И так старался, и эдак — ничего. А потом — сам не пойму почему — наклонился я к тому отверстию, вставил в рот два пальца — знаете, сэр, как это делают мальчишки, — да как свистну! А потом слышу и ушам своим не верю: там, в гробнице, что-то такое вроде пошевелилось. Испугался я и говорю Эвансу:
— Пойдем поскорей отсюда.
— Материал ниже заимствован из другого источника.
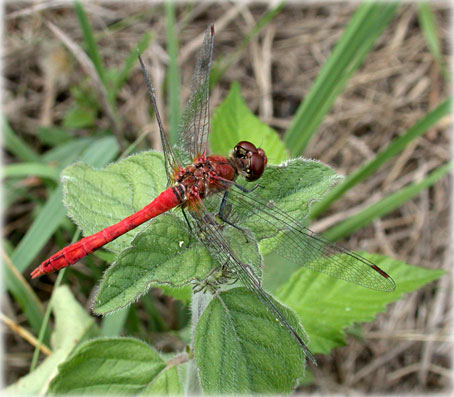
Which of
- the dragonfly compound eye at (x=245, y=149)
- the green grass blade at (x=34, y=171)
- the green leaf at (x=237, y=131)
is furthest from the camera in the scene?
the green grass blade at (x=34, y=171)

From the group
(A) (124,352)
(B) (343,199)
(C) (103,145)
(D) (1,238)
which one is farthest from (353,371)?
(D) (1,238)

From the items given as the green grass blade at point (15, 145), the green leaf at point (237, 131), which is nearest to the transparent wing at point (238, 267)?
the green leaf at point (237, 131)

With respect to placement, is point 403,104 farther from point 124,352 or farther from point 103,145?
point 124,352

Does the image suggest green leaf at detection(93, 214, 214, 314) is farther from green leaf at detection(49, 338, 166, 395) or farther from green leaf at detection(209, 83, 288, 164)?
green leaf at detection(209, 83, 288, 164)

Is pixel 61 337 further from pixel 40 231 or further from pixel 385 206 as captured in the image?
pixel 385 206

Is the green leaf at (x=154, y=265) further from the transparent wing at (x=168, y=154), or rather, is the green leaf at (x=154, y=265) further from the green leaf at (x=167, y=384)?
the green leaf at (x=167, y=384)

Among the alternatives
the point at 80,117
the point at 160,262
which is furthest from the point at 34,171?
the point at 160,262
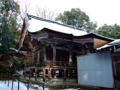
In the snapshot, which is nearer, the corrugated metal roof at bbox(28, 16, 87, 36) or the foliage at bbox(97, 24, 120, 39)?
the corrugated metal roof at bbox(28, 16, 87, 36)

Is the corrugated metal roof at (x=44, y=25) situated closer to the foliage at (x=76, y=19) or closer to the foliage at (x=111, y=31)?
the foliage at (x=111, y=31)

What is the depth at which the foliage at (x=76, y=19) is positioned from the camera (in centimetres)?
4900

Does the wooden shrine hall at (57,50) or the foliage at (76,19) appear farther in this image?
the foliage at (76,19)

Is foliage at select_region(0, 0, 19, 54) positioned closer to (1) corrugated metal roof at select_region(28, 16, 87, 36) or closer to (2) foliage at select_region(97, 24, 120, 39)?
(1) corrugated metal roof at select_region(28, 16, 87, 36)

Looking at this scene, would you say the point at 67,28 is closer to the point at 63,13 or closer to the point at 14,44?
the point at 14,44

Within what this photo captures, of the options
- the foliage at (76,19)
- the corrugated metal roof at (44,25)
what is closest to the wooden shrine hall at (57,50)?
the corrugated metal roof at (44,25)

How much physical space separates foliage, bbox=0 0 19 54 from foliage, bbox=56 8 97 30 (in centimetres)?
1644

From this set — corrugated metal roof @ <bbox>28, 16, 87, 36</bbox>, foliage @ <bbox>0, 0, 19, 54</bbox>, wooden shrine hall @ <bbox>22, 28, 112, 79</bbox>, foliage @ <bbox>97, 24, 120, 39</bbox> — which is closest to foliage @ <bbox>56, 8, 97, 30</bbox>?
foliage @ <bbox>97, 24, 120, 39</bbox>

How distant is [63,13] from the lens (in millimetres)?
49812

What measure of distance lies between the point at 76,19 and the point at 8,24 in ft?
67.2

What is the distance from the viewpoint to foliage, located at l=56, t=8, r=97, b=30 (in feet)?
161

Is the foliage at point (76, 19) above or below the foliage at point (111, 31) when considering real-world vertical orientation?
above

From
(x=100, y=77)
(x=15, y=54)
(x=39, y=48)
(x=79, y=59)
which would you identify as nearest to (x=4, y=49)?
(x=15, y=54)

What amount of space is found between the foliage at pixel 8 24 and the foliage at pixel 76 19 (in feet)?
53.9
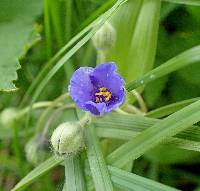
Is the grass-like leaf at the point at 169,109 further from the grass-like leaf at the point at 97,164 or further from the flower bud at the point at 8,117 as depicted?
the flower bud at the point at 8,117

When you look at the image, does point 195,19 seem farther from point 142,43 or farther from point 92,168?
point 92,168

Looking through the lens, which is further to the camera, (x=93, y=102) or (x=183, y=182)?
(x=183, y=182)

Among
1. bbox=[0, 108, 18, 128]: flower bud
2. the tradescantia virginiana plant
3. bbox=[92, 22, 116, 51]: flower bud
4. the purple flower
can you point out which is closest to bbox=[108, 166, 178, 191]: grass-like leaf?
the tradescantia virginiana plant

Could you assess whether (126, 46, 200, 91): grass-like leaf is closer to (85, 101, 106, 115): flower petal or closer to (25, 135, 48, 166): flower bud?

Что-то не нравится мне все это, пойдем.
А он мне:
— Ах ты, фу-ты, ну-ты! Вертай сюда ноты.
Забрал, значит, и снова пошел ковыряться. Ох, не знаю, довелось ли мне за всю мою долгую жизнь увидеть еще хоть раз, чтобы человек вдруг так смертельно побледнел, как побледнел тогда он. Шепчет с дрожью в голосе:
— Уорби, бумага-то за что-то такое зацепилась или… или ее кто-то схватил и держит.
Ну, я в ответ ему посоветовал:
— Вытаскивай ее, — говорю, — обратно или оставляй насовсем, пойдем отсюда поскорей.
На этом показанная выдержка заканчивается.